### Exercise
Put each line of the listing below into a JSON list of strings, one string per line, with blank lines skipped. Leave the pictures out.

Saved data entries:
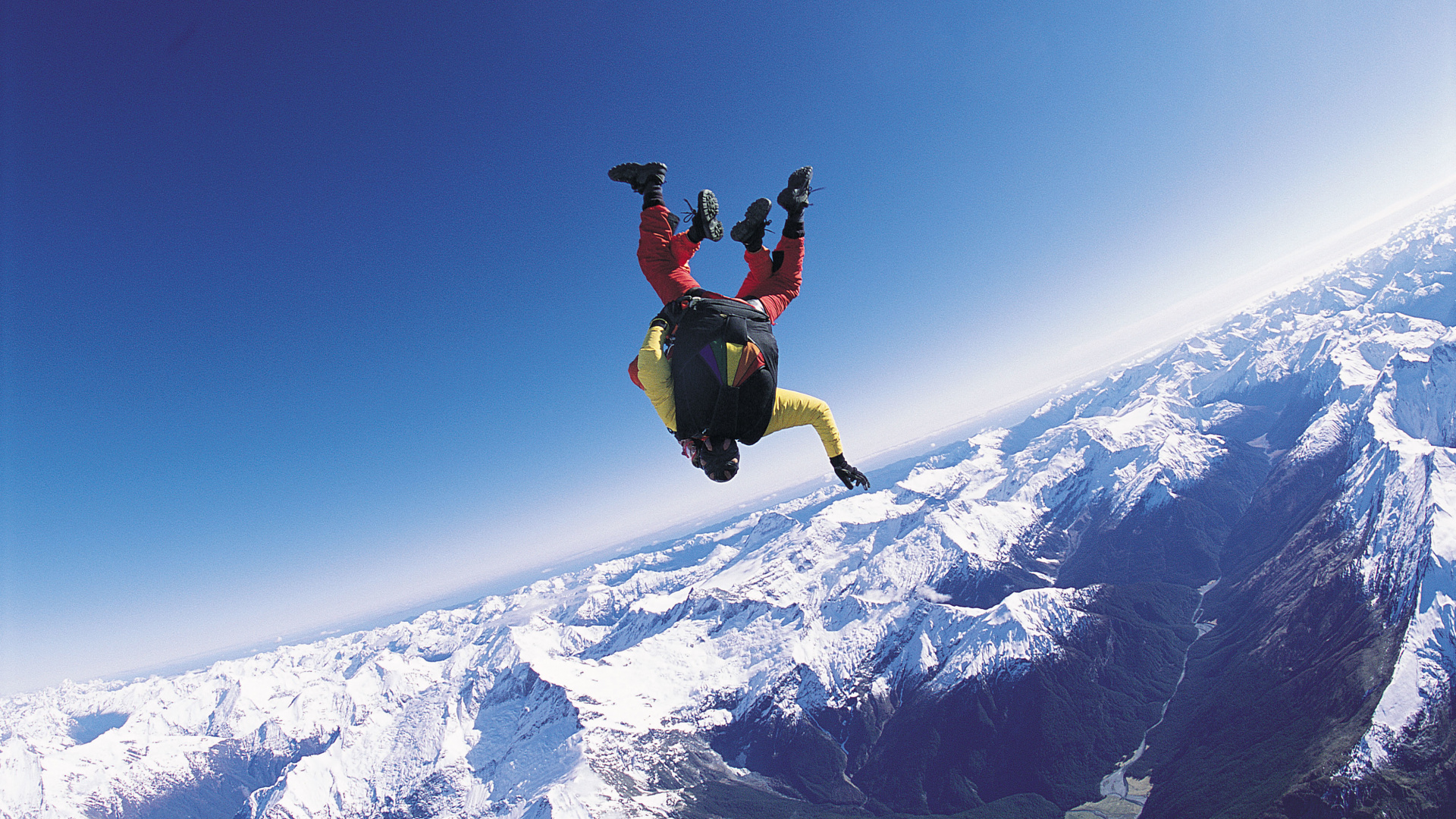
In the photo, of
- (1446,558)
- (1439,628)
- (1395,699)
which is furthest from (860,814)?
(1446,558)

### Right answer
[
  "In the photo, of",
  "- (1446,558)",
  "- (1439,628)",
  "- (1395,699)",
  "which is furthest from (860,814)?",
  "(1446,558)"
]